In 2018, Mlodzinski's freshman year at USC, he pitched 45 2/3 innings, going 3–6 with a 5.52 ERA and 21 walks and 43 strikeouts over 19 games (seven starts). As a sophomore in 2019, he was the Gamecocks' opening day starter. However, during his third start of the year, he suffered a foot injury and missed the remainder of the 2019 season. That summer, he returned from the injury, playing for the Falmouth Commodores of the Cape Cod Baseball League and pitching to a 1.83 ERA and 43 strikeouts as opposed to five walks over 34 1/3 innings. Mlodzinski entered his redshirt sophomore season in 2020 as a top prospect for the 2020 Major League Baseball draft. He pitched to a 2.84 ERA over four starts before the college baseball season was cut short due to the COVID-19 pandemic.

==Professional career==
Mlodzinski was selected by the Pittsburgh Pirates with the 31st overall pick of the draft. He signed with the Pirates on July 2, 2020, for a $2.05 million bonus. He did not play a minor league game in 2020 due to the cancellation of the minor league season caused by the pandemic.

Mlodzinski made his professional debut in 2021 with the Greensboro Grasshoppers of the High-A East. He was placed on the injured list on July 12 with a shoulder injury, and was activated on August 14. He returned to the injured list once again on September 9, but was activated only one week later. Over 14 starts with Greensboro, Mlodzinski went 2–3 with a 3.93 ERA and 64 strikeouts over 50 1/3 innings. Following the end of Greensboro's season, he was promoted to the Indianapolis Indians of the Triple-A East, with whom he pitched two innings. He was selected to play in the Arizona Fall League for the Peoria Javelinas after the season. He was assigned to the Altoona Curve of the Double-A Eastern League for the 2022 season. In early May, he was placed on the injured list due to a shoulder injury but was activated a week later. Over 27 games (22 starts), he went 6–8 with a 4.78 ERA and 111 strikeouts over 105 1/3 innings. To open the 2023 season, Mlodzinski was assigned to the Indianapolis Indians of the Triple-A International League.

On June 16, 2023, Mlodzinski was selected to the 40-man roster and promoted to the major leagues for the first time after Rob Zastryzny was placed on the injured list. At the time of his promotion, he had pitched 19 games for Indianapolis and registered a 3.16 ERA with 31 strikeouts and one save in 25 2/3 innings pitched. Mlodzinski played the remainder of the season with the Pirates, but was placed on the injured list with elbow soreness, and made one rehab appearance with Indianapolis. Over 35 appearances for Pittsburgh, Mlodzinski went 3-3 with a 2.25 ERA and 34 strikeouts over 32 innings.

Mlodzinski opened the 2024 season on the injured list with right elbow inflammation. He was activated in April and optioned to Indianapolis. In May, the Pirates promoted him back to the major leagues. He was placed on the injured list on July 30 and activated on August 27. For the Pirates in 2024, Mlodzinski posted a 5–5 record and a 3.38 ERA with 46 strikeouts in 502/3 innings.

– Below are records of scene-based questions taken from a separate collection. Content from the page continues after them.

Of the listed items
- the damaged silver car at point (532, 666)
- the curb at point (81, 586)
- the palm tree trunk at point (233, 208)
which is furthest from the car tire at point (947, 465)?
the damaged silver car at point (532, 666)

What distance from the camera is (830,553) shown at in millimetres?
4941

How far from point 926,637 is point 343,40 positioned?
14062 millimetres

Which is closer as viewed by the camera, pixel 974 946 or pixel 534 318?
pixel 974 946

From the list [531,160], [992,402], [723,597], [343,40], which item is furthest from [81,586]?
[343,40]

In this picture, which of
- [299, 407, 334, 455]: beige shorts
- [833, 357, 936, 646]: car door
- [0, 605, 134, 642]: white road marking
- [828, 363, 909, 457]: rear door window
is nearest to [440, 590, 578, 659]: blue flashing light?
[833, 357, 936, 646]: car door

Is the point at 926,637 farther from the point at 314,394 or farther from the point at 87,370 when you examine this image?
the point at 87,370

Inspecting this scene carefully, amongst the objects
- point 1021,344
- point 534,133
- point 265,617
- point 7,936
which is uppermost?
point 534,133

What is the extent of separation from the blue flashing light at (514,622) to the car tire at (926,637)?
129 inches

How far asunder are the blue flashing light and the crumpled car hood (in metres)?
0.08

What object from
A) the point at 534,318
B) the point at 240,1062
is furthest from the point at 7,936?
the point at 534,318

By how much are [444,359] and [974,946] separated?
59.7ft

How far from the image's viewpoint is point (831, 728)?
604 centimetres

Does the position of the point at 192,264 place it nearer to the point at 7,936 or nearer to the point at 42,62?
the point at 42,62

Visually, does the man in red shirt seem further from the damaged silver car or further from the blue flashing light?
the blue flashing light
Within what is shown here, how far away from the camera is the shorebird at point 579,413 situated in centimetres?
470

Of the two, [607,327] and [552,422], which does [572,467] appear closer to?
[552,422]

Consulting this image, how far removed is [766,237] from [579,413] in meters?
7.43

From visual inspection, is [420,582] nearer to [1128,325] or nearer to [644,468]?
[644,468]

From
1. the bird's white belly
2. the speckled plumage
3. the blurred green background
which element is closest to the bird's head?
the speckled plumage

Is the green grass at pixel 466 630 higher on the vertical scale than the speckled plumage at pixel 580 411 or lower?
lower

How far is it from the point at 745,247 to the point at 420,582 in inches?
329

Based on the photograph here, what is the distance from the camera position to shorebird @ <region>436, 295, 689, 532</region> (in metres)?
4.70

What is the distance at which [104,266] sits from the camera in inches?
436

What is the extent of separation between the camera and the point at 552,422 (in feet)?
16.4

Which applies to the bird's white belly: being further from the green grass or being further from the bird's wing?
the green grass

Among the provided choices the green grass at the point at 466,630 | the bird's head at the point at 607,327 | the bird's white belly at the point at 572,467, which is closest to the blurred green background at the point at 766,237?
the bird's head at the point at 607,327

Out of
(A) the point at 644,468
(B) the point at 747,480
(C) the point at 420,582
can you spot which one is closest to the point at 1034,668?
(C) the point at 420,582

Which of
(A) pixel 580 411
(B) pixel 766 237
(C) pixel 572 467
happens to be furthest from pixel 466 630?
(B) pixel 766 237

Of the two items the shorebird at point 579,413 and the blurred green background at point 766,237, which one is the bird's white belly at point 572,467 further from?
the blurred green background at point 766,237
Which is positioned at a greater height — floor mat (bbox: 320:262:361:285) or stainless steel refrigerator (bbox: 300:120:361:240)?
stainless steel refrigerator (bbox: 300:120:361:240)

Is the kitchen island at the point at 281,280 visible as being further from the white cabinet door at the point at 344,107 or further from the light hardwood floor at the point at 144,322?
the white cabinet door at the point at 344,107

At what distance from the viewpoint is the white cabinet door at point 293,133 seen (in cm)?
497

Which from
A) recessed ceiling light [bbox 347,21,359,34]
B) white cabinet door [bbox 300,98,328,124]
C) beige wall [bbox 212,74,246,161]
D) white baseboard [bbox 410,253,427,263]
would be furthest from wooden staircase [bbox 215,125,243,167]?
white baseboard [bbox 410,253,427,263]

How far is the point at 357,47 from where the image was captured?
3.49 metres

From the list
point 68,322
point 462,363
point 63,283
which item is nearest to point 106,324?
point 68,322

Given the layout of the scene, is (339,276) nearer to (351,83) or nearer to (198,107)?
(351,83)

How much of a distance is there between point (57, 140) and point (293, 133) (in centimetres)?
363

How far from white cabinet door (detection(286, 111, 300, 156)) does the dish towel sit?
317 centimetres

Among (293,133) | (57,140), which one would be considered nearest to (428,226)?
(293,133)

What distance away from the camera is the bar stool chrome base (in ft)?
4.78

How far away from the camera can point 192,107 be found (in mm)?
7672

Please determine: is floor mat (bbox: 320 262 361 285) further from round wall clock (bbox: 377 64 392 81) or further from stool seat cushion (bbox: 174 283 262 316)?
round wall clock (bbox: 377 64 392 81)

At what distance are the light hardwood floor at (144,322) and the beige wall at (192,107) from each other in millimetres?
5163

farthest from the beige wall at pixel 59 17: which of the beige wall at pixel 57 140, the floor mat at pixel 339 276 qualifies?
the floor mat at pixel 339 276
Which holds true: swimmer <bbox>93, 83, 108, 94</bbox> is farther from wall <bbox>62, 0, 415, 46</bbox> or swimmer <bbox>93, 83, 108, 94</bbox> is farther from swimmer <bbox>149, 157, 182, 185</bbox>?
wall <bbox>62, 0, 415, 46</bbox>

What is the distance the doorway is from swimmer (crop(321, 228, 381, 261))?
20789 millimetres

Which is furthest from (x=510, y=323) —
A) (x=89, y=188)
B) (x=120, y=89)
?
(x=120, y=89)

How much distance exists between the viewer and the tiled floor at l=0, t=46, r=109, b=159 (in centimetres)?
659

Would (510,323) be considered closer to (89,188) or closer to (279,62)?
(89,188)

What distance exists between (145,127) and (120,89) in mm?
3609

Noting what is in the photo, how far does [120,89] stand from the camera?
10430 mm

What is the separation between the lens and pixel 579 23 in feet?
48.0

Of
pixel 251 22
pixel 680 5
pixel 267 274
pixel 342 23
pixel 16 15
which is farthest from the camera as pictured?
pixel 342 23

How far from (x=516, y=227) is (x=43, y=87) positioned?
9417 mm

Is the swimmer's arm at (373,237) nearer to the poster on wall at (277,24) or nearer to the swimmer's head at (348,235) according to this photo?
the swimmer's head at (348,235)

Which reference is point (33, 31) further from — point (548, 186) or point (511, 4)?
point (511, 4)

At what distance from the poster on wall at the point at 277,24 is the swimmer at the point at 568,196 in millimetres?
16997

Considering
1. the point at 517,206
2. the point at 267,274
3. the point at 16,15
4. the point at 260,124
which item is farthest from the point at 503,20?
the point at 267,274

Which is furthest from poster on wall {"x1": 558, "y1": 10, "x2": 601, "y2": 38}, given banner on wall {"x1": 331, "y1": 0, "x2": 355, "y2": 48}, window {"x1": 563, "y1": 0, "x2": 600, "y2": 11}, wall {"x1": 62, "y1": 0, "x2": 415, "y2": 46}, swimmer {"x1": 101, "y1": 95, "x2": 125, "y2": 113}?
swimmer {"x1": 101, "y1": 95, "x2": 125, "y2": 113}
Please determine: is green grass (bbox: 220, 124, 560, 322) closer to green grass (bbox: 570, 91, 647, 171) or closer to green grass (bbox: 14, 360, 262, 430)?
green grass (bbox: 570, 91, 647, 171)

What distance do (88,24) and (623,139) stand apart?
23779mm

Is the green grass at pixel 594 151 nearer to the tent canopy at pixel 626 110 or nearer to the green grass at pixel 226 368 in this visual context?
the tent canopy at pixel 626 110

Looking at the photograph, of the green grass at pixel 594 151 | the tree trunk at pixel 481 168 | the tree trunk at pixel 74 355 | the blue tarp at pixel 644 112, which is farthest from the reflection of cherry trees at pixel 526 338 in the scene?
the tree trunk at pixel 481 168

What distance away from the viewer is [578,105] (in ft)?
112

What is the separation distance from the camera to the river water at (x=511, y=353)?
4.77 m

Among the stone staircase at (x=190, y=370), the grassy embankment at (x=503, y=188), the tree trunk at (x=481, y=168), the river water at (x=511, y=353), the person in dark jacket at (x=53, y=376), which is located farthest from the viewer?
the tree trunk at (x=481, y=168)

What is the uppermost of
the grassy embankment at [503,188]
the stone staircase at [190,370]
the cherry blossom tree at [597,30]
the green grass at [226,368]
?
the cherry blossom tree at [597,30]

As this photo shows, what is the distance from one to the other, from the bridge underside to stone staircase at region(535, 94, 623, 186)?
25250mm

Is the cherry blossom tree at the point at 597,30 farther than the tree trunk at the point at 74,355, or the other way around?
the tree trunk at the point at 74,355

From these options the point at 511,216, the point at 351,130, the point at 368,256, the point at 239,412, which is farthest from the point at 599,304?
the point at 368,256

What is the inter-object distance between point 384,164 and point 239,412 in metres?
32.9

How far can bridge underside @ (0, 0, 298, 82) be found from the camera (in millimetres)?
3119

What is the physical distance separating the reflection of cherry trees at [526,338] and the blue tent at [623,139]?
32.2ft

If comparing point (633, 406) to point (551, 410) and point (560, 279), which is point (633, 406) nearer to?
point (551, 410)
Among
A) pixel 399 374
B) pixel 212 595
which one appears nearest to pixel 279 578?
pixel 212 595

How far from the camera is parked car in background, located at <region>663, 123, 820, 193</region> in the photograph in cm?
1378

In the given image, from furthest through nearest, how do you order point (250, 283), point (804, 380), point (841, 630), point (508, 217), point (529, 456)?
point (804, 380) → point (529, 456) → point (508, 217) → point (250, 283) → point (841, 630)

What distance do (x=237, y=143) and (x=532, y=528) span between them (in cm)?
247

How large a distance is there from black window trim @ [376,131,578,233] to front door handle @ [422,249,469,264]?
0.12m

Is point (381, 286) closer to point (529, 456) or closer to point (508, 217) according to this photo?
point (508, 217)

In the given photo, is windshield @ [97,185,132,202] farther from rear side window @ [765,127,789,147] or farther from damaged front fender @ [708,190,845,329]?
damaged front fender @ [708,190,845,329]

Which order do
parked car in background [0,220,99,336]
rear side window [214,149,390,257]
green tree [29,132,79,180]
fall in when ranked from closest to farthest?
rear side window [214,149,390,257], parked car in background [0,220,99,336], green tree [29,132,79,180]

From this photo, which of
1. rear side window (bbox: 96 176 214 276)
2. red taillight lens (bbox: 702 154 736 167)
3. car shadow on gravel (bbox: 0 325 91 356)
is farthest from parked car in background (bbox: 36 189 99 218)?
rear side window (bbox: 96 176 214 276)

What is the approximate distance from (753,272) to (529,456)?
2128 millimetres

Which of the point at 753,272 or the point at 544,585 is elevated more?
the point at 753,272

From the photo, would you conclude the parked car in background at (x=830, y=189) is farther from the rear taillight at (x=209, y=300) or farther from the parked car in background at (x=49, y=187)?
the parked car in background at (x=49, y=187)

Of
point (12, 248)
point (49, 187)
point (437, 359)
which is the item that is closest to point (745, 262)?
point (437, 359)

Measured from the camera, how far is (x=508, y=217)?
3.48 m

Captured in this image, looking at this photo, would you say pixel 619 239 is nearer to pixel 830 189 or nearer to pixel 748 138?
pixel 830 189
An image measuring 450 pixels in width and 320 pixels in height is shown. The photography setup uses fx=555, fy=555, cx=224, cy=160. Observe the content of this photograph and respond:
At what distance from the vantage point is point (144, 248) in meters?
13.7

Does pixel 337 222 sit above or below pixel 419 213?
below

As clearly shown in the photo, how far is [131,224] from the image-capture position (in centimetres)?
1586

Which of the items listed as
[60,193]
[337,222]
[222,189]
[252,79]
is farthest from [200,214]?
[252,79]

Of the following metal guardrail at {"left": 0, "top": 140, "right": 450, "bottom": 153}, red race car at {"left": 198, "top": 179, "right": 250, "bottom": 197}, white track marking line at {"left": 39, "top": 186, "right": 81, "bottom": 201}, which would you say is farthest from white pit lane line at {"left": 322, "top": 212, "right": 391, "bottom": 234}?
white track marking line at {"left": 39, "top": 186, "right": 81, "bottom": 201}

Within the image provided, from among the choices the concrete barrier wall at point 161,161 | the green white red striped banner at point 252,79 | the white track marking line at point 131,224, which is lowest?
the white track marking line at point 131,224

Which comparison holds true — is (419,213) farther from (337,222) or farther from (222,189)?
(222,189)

Mlodzinski opened the 2025 season as Pittsburgh's fifth starter. He posted a 1-4 record and 5.67 ERA over nine starts before he was optioned to Indianapolis on May 21. The Pirates recalled him to the major leagues on June 11 and moved him back into the bullpen. Mlodzinski made a total of 34 appearances (12 starts) for Pittsburgh during the 2025 season and went 5-8 with a 3.55 ERA and 89 strikeouts across 99 innings.

Mlodzinski was named the Pirates' fifth starter to open the 2026 season. On April 15, 2026 the Pirates used Mason Montgomery as an opener on Mlodzinski's scheduled start date, and Mlodzinski then pitched six scoreless innings in relief in a 2-0 win versus the Washington Nationals, becoming the first Pirates pitcher since Steve Cooke in 1992 to pitch at least six scoreless innings in relief. In late May, amidst the return of Jared Jones, the Pirates announced Mlodzinski would be permanently moved to the bullpen, and he was subsequently placed on the restricted list for one day to prepare both physically and mentally. He was activated from the restricted list on June 1, and made his first appearance afterwards on June 4 in which he pitched four innings in relief and gave up one run and struck out three batters, registering a save.